>> start READING PASSAGE

General information
- Sport: Basketball
- Date: May 6, 1965
- Location: Plaza Hotel (New York City, New York)

Overview
- 112 total selections in 17 rounds
- League: NBA
- Territorial picks: Bill Bradley, New York Knicks Bill Buntin, Detroit Pistons Gail Goodrich, Los Angeles Lakers
- First selection: Fred Hetzel, San Francisco Warriors
- Hall of Famers: 4 G Bill Bradley; G Gail Goodrich; F Rick Barry; F Billy Cunningham;

= 1965 NBA draft =

Basketball player selection

The 1965 NBA draft was the 19th annual draft of the National Basketball Association (NBA). The draft was held on May 6, 1965, before the 1965–66 season.

In this draft, nine NBA teams took turns selecting amateur U.S. college basketball players. A player who had finished his four-year college eligibility was eligible for selection. If a player left college early, he would not be eligible for selection until his college class graduated. Teams that finished last in each division, the San Francisco Warriors and the New York Knicks, were awarded the first four picks in the draft. The remaining first-round picks and the subsequent rounds were assigned to teams in reverse order of their win–loss record in the previous season.

Before the draft, a team could forfeit its first-round draft pick and then select any player from within a 50-mile radius of its home arena as their territorial pick. The draft consisted of 17 rounds comprising 112 players selected. This draft was the last in which the territorial pick rule remained in effect before it was eliminated prior to the 1966 draft.

==Draft selections and draftee career notes==
Bill Bradley, Bill Buntin and Gail Goodrich were selected before the draft as New York Knicks', Detroit Pistons' and Los Angeles Lakers' territorial picks respectively. Fred Hetzel from Davidson College was selected first overall by the San Francisco Warriors. Rick Barry from the University of Miami, who went on to win the Rookie of the Year Award in his first season, was drafted second by the Warriors. Four players from this draft, Barry, Bradley, Goodrich and fifth pick Billy Cunningham, have been inducted to the Basketball Hall of Fame. Barry and Cunningham were also named in the 50 Greatest Players in NBA History list announced at the league's 50th anniversary in 1996.

The Los Angeles Lakers had intended on selecting Wayne Estes, a Montana native who played for the Utah State Aggies, in the first round. However, Estes died on February 8, 1965, aged 21, when he was electrocuted by a downed wire at the scene of an auto accident he and teammates were visiting. Less than two hours before dying, Estes completed a game where he scored 48 points; his 47th point of the game was also the 2,000th of his college career.

>> end READING PASSAGE

§ **OBJECTIVE**: According to the article on the 1965 NBA draft, which player was selected first overall, and by which team?

>> start DATA ENTRIES

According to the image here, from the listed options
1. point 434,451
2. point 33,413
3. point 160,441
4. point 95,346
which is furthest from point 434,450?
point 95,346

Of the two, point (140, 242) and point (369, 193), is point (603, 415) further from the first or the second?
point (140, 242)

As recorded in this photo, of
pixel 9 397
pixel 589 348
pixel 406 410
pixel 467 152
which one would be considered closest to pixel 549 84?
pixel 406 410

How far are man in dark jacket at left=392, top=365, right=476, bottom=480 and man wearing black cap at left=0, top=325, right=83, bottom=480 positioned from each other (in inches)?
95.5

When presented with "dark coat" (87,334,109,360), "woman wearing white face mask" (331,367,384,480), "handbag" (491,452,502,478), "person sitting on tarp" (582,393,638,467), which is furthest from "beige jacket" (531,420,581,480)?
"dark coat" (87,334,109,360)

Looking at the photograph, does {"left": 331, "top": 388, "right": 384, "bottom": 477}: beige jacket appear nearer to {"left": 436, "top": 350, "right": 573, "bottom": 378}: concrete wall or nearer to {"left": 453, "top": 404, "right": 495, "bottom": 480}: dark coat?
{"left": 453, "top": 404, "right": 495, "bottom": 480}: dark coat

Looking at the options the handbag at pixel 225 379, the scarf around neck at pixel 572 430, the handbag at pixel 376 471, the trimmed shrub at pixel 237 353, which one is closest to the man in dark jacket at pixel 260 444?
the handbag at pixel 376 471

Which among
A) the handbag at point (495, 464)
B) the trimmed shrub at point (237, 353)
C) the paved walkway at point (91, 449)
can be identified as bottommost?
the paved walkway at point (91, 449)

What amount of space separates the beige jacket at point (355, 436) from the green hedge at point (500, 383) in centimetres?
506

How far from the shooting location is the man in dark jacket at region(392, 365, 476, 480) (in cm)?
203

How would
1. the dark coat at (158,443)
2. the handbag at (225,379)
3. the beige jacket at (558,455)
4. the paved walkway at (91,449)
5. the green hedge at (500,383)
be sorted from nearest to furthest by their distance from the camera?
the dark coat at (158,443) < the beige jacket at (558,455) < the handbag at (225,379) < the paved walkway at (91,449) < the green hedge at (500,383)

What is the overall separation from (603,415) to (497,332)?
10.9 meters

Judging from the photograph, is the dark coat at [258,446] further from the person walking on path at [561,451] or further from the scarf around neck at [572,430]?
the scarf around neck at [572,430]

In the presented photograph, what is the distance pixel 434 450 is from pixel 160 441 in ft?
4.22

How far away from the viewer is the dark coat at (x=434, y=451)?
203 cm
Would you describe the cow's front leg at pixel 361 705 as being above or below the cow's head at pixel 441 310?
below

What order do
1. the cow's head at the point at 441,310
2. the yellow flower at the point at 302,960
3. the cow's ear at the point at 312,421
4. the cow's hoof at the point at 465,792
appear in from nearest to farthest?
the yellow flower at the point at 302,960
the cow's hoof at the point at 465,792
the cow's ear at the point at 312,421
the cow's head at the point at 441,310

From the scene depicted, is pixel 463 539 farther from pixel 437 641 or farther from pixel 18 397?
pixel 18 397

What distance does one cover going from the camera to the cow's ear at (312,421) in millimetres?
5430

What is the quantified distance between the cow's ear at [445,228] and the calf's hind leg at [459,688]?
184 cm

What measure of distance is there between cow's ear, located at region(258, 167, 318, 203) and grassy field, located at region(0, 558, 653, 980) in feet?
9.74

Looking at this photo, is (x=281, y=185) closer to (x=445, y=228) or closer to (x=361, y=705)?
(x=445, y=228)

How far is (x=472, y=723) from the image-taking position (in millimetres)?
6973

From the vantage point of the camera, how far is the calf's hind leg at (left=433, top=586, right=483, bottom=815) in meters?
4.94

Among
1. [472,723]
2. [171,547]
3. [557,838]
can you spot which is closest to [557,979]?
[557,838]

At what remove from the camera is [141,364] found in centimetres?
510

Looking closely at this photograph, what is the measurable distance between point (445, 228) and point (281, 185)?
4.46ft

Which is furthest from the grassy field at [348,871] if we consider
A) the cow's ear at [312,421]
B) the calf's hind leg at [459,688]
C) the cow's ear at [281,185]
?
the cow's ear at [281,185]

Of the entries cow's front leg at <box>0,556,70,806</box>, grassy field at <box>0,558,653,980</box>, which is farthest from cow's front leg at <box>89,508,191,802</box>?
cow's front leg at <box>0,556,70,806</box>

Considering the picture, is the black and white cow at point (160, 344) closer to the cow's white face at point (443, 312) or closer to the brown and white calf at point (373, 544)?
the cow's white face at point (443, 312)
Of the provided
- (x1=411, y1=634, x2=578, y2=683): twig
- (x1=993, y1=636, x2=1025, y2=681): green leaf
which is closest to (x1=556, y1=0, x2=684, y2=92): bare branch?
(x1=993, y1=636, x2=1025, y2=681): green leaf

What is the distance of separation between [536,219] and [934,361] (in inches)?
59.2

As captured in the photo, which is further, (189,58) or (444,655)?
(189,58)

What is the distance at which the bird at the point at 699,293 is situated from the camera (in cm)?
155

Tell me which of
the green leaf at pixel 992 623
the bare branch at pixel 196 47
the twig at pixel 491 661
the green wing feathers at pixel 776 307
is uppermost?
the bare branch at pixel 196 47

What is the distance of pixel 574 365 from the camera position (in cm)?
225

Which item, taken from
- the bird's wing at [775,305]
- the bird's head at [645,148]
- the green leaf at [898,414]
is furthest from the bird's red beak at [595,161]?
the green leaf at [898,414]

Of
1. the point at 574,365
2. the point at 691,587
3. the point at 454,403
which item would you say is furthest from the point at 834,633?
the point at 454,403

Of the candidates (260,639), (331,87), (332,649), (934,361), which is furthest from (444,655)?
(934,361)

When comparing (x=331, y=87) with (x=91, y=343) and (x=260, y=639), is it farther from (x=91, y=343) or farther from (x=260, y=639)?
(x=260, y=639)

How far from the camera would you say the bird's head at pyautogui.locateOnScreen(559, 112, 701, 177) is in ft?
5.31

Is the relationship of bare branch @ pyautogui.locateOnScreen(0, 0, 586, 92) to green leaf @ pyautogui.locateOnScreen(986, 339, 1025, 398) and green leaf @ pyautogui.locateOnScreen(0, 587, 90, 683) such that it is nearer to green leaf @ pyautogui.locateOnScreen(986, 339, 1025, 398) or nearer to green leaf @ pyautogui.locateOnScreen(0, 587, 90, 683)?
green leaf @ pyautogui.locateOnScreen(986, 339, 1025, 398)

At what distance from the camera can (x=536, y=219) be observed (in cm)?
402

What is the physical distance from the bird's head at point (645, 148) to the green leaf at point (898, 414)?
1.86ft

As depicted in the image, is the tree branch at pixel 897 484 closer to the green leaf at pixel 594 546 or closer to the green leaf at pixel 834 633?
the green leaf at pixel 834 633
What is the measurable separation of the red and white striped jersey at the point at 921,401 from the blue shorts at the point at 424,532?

>> end DATA ENTRIES

§ **COMPLETE OUTPUT**: Fred Hetzel of Davidson College was selected first overall by the San Francisco Warriors.